- _阅读节选_:
【实验目的】
- 理解哈夫曼树的特征及其应用;
- 学会哈夫曼树的构造并利用构造的哈夫曼树进行编码和译码
- 练习字符的哈夫曼树编码及存储,字符的译码与串的匹配算法。
【实验原理】
-
哈夫曼树的构建过程是从一个集合中不断挑选权值两个最小的元素,生成新的结点,加入集合中再循环直到为空。
-
哈弗曼编码即沿着哈弗曼树的根节点往下走,左0右1。一个字符串转换成哈弗曼编码即在构建好的哈弗曼树中遍历字符对应的01编码。
-
C++语言中,用ifstream实现文件读操作,用ofstream实现写操作。getline实现按行读取。
【实验内容】
-
问题描述:利用哈夫曼编码进行通信可以大大提高信道利用率,缩短信息传输时间,降低传输成本。但是,这要求在发送端通过一个编码系统对待传数据预先编码,在接收端将传来的数据进行译码(解码)。对于双工信道(即可以双向传输信息的信道),每端都需要一个完整的编/译码系统。试为这样的信息收发站设计一个哈夫曼编译码系统。
-
基本要求 :
(1)初始化(Initialzation)。从数据文件DataFile.data中读入字符及每个字符的权值,建立哈夫曼树HuffTree;
(2)编码(EnCoding)。用已建好的哈夫曼树,对文件ToBeTran.data中的文本进行编码形成报文,将报文写在文件Code.txt中;
(3)译码(Decoding)。利用已建好的哈夫曼树,对文件CodeFile.data中的代码进行解码形成原文,结果存入文件Textfile.txt中;
(4)输出(Output)。输出DataFile.data中出现的字符以及各字符出现的频度(或概率);输出ToBeTran.data及其报文Code.txt;输出CodeFile.data及其原文Textfile.txt; -
重点、难点
重点:
(1)通过实验理解哈夫曼树的特征及其应用;
(2)哈夫曼树的构造算法设计;
(3)利用构造的哈夫曼树进行编码和译码。
难点:
(1)字符的哈夫曼树编码及存储;
(2)字符的译码与串的匹配算法。
【程序代码与运行结果】
Huffman.cpp
#include <iostream>
#include <string>
#include <fstream>
#include <vector>
using namespace std;
#define OK 1
#define ERR 0
#define MAXSIZE 200
int weight[MAXSIZE];
string list;
int len;//当前字符串的长度
int TreeNum = 0;//标记是否成功创建哈夫曼树
typedef struct
{
int weight;
int parent, lchild, rchild;
}HTNode, *HuffmanTree;
typedef char **HuffmanCode;
//选择两个双亲域为0且权值最小的结点
void Select(HuffmanTree HTree, int end, int &s1, int &s2)
{
for (int i = 1; i <= end; i++)
{
if (HTree[i].parent == 0)
{
s1 = i;
break;
}
}
for (int i = 1; i <= end; i++)
{
if (HTree[i].weight < HTree[s1].weight && HTree[i].parent == 0)
s1 = i;//最小权值
}
for (int i = 1; i <= end; i++)
{
if (HTree[i].parent == 0 && i != s1)
{
s2 = i;
break;
}
}
for (int i = 1; i <= end; i++)
{
if (HTree[i].weight < HTree[s2].weight && i != s1 && HTree[i].parent == 0)

[集合条目]
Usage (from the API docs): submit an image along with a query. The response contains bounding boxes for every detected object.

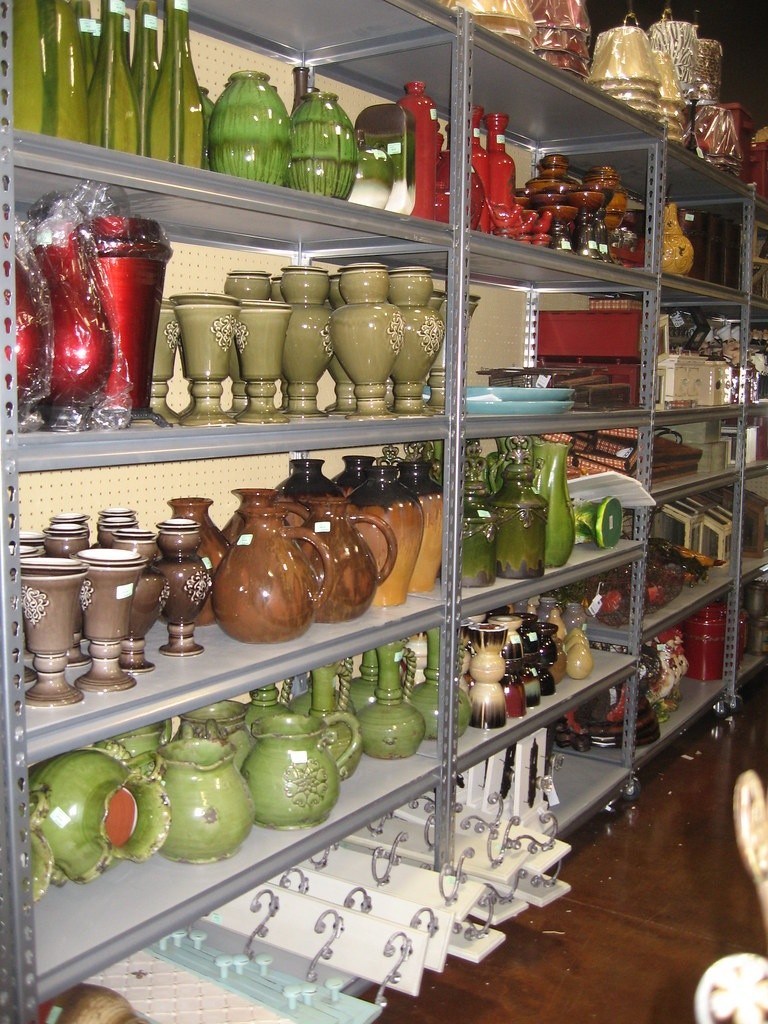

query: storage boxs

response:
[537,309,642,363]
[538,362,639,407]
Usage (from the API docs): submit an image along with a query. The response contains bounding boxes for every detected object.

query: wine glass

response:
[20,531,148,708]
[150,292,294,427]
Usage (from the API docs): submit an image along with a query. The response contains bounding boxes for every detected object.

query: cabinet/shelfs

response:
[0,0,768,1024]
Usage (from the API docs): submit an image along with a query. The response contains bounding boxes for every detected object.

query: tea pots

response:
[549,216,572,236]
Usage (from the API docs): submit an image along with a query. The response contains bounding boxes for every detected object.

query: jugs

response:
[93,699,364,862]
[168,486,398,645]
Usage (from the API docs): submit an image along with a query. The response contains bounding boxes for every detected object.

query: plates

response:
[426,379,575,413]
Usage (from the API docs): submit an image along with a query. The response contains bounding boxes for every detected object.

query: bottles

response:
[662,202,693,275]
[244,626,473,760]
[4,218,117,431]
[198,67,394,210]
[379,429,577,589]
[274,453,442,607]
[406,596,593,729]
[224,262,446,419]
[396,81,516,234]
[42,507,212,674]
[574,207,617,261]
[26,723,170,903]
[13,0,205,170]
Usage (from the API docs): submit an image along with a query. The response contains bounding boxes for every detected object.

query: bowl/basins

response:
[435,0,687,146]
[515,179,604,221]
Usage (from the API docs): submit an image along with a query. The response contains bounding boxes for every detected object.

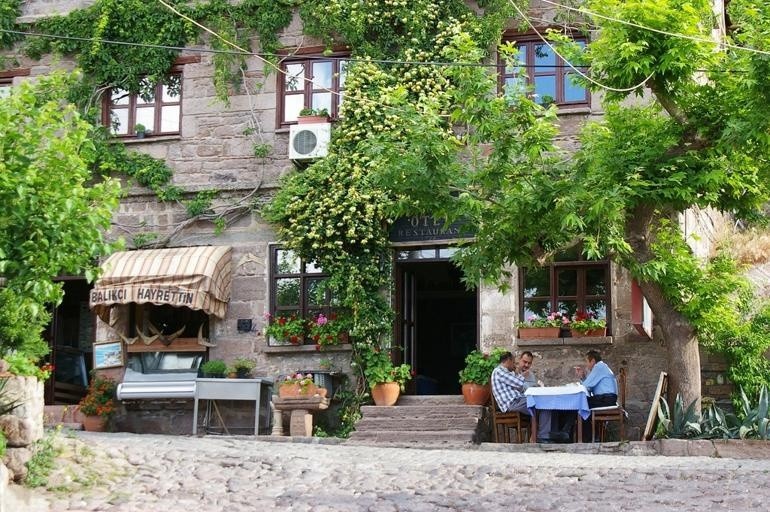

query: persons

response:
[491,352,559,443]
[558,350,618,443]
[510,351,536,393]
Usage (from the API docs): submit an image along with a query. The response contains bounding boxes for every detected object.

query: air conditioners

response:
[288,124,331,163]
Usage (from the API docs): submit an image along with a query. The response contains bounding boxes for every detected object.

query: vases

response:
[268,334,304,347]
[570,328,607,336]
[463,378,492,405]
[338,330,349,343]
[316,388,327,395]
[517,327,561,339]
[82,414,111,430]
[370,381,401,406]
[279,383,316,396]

- _任务目标_:
(1) 根据哈夫曼编译码实验一文，判断下列说法是否与之相符：(a) 哈夫曼编码沿根节点往下走时左为1、右为0；(b) 编码后的报文写在文件Code.txt中；(c) C++中用ofstream实现文件读操作。每项回答"是"或"否"，并原样引用文中起决定作用的字句。
(2) 请从哈夫曼编译码实验一文停下的地方接着写下去。

- _依次作答_:
(1)
(a) 否："左0右1"
(b) 是："将报文写在文件Code.txt中"
(c) 否："用ifstream实现文件读操作"

(2)
s2 = i;//次小权值
}
}
//初始化哈夫曼树
void InitTree(HuffmanTree &HTree)
{
list.clear();
string filename = "测试文件//DataFile.data";
ifstream infile(filename.c_str());
getline(infile, list); //读取第一行的字符
len = list.length();
cout << "读入的字符串:";
for (int i = 1; i <= len; i++)
{
list[i] == ' ' ? cout << "\' \' " : cout << list[i] << " ";
}
//初始化哈夫曼树
if (len <= 1) return;
HTree = new HTNode[2 * len];
for (int i = 1; i <= 2 * len - 1; i++)
{
HTree[i].parent = 0;
HTree[i].lchild = 0;
HTree[i].rchild = 0;
}
//对一行由空格分开的数字字符串进行分割和转换
string weight;
getline(infile, weight);//读取文件中第二行的权重
vector<int> res;
while (!weight.empty())
{
if (weight.find(" ") == string::npos)
{
res.push_back(stoi(weight));
weight.clear();
break;//将最后一个整数字符转换为数字加入数组后结束循环
}
string s_temp = weight.substr(0, weight.find(" "));
res.push_back(stoi(s_temp));
weight.erase(0, weight.find(" ") + 1); //通过find函数删除空格
}
cout << "\n对应的权值:";
for (int i = 1; i <= len; i++)
{
HTree[i].weight = res[i - 1];
cout << HTree[i].weight << " ";
}
cout << endl;
infile.close();//读取完毕后关闭文件
//构建哈夫曼树
for (int i = len + 1; i <= 2 * len - 1; i++)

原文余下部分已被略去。